49. Summary The Dynamic Host Configuration Protocol (DHCP) is a service that automatically configures the Internet Protocol (IP) address and other TCP/IP settings on network computers by assigning addresses from a pool (called a scope) and reclaiming them when they are no longer in use.

50. Summary DHCP consists of three components: – A DHCP server application that responds to client requests for TCP/IP configuration settings. – A DHCP client that issues requests to the server and applies the TCP/IP configuration settings it receives to the local computer. – A DHCP communications protocol that defines the formats and sequences of the messages exchanged by DHCP clients and servers.

51. Summary DHCP standards define three different IP address allocation methods: – Dynamic allocation, in which a DHCP server assigns an IP address to a client computer from a scope for a specified length of time. – Automatic allocation, in which the DHCP server permanently assigns an IP address to a client computer from a scope. – Manual allocation, in which a DHCP server permanently assigns a specific IP address to a specific computer on the network.
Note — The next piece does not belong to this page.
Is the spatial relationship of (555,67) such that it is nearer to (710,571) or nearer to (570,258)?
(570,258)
52. Summary In a distributed DHCP infrastructure, you install at least one DHCP server on each of your subnets so that all of your clients have access to a local DHCP server. In a centralized DHCP infrastructure, the DHCP servers are all placed in a single location, such as a server closet or data center. To enable the broadcast traffic on each subnet to reach the DHCP servers, you must install a DHCP relay agent on each subnet.

53. Summary TCP/IP networks today use Domain Name System (DNS) servers to convert host names into IP addresses. This conversion process is referred to as name resolution.
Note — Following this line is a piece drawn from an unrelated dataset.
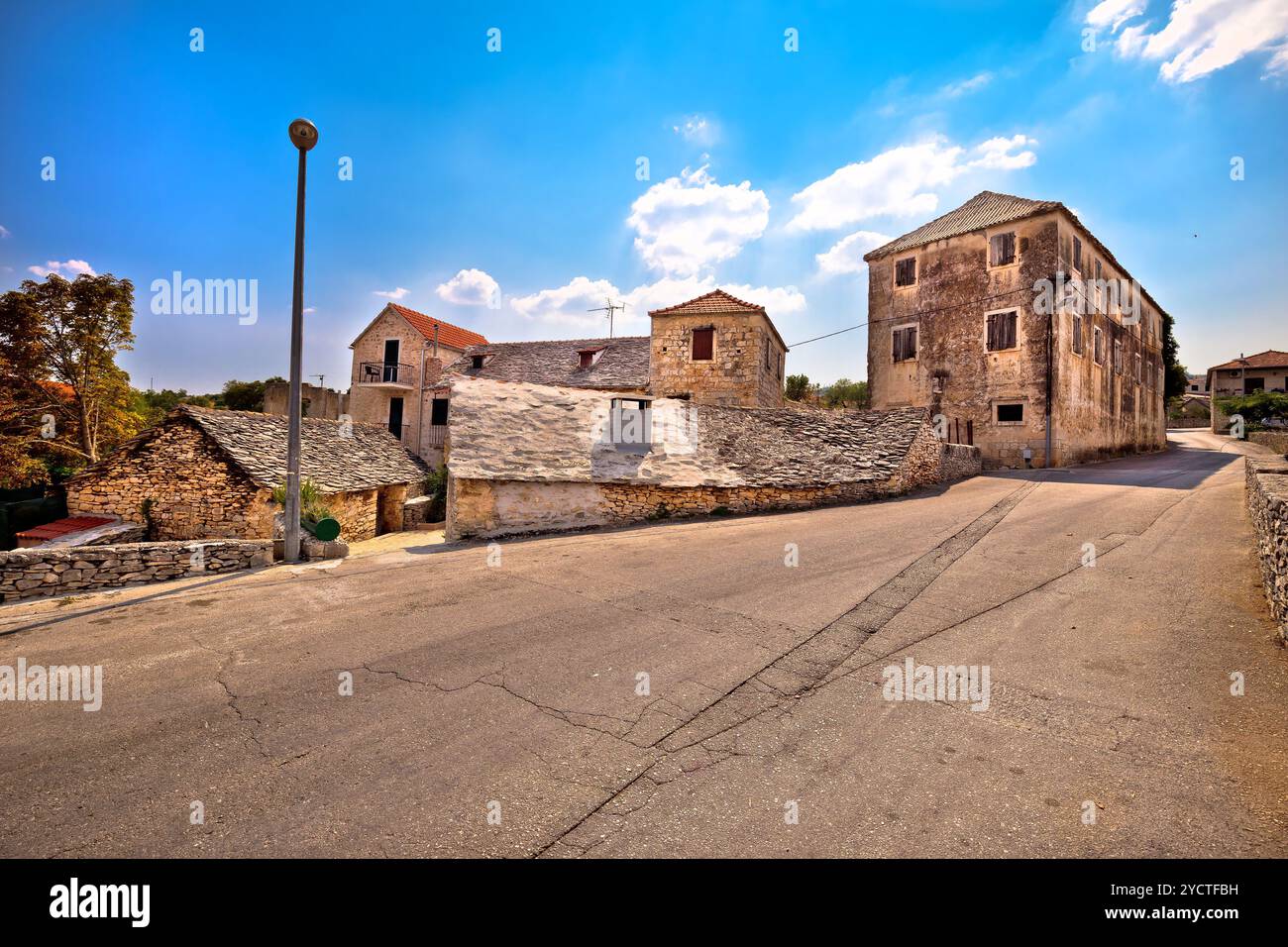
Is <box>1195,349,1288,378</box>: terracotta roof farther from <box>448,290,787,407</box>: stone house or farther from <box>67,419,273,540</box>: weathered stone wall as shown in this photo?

54. Summary The DNS consists of three elements: – The DNS namespace, which takes the form of a tree structure and consists of domains containing resource records that contain host names, IP addresses, and other information. – Name servers, which are applications running on server computers that maintain information about the domain tree structure. – Resolvers, which are client programs that generate DNS queries and send them to DNS servers for fulfillment.

55. Summary The hierarchical nature of the DNS namespace is designed to make it possible for any DNS server on the Internet to locate the authoritative source for any domain name, using a minimum number of queries. This efficiency results from the fact that the domains at each level of the hierarchy are responsible for maintaining information about the domains at the next lower level.
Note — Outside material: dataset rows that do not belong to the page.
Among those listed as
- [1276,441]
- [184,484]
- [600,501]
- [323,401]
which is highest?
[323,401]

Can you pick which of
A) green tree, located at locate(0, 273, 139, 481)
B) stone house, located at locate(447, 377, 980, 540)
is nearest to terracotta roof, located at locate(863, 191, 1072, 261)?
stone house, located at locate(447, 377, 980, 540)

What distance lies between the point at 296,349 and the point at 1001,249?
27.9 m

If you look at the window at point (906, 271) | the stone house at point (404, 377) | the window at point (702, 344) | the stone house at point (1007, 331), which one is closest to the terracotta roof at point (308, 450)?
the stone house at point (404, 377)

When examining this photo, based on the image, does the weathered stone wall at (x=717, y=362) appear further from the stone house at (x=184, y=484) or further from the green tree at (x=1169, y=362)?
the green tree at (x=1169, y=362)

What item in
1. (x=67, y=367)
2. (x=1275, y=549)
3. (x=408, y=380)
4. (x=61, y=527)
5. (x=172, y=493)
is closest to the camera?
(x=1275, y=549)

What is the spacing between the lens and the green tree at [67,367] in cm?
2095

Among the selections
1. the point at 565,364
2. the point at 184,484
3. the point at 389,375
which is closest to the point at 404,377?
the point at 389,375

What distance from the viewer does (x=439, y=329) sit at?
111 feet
56. Summary In a recursive query, the DNS server receiving the name resolution request takes full responsibility for resolving the name. In an iterative query, the server that receives the name resolution request immediately responds with the best information it possesses at the time.

57. Summary For Internet name resolution purposes, the only functions required of the DNS server are the ability to process incoming queries from resolvers and to send its own queries to other DNS servers on the Internet. A DNS server that performs only these functions is known as a caching-only server because it is not the authoritative source for any domain and hosts no resource records of its own.